--- Task data ---
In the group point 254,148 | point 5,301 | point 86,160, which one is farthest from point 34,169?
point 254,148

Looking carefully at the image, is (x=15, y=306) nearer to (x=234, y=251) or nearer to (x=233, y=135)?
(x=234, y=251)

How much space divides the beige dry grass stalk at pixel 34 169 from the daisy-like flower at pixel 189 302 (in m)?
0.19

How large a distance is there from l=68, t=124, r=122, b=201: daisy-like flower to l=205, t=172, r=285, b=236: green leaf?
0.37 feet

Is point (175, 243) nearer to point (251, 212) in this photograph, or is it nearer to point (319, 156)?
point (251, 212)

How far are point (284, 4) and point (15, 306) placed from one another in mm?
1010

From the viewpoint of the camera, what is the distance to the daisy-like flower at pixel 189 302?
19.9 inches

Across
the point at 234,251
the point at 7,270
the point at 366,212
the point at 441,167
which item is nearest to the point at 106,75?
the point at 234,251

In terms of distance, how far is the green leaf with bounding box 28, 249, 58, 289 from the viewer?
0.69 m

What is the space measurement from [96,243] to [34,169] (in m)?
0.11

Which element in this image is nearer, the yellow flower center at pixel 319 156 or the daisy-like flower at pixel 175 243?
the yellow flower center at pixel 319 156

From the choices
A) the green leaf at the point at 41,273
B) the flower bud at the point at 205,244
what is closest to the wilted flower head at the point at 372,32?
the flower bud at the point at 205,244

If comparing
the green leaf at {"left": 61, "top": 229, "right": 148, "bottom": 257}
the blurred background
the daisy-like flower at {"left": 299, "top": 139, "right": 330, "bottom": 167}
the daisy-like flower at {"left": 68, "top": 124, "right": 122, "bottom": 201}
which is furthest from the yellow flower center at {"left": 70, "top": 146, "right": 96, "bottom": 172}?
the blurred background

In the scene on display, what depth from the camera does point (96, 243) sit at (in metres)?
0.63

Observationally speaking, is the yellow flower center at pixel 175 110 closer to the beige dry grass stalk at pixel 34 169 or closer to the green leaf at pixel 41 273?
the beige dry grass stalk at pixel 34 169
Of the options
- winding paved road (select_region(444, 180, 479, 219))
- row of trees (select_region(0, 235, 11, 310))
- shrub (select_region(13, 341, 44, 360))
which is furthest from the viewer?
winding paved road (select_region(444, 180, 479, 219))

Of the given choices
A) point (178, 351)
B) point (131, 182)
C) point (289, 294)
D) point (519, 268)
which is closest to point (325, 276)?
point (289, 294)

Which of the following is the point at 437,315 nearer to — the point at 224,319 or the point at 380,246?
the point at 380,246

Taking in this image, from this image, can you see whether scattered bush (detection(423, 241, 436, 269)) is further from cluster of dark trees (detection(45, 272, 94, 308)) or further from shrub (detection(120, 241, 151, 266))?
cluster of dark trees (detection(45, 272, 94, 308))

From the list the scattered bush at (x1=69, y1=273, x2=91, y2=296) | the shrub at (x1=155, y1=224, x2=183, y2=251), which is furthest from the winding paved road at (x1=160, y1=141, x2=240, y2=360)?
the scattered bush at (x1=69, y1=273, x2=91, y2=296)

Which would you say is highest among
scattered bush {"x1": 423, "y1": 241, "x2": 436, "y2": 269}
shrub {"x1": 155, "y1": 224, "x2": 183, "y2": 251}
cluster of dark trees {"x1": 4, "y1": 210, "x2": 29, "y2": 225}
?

--- Stated problem ---
Rewrite everything from the line containing "Which of the" down to the end of the items, replacing "shrub" with "hedge" and keeping all else unchanged.

--- Response ---
Which of the following is the point at 437,315 nearer to — the point at 224,319 or the point at 380,246?
the point at 380,246

Taking in this image, from this image, can you see whether scattered bush (detection(423, 241, 436, 269)) is further from cluster of dark trees (detection(45, 272, 94, 308)) or further from hedge (detection(120, 241, 151, 266))?
cluster of dark trees (detection(45, 272, 94, 308))

From the list the scattered bush at (x1=69, y1=273, x2=91, y2=296) | the hedge at (x1=155, y1=224, x2=183, y2=251), which is furthest from the winding paved road at (x1=160, y1=141, x2=240, y2=360)?
the scattered bush at (x1=69, y1=273, x2=91, y2=296)

Which would you say is highest among
scattered bush {"x1": 423, "y1": 241, "x2": 436, "y2": 269}
hedge {"x1": 155, "y1": 224, "x2": 183, "y2": 251}
cluster of dark trees {"x1": 4, "y1": 210, "x2": 29, "y2": 225}
?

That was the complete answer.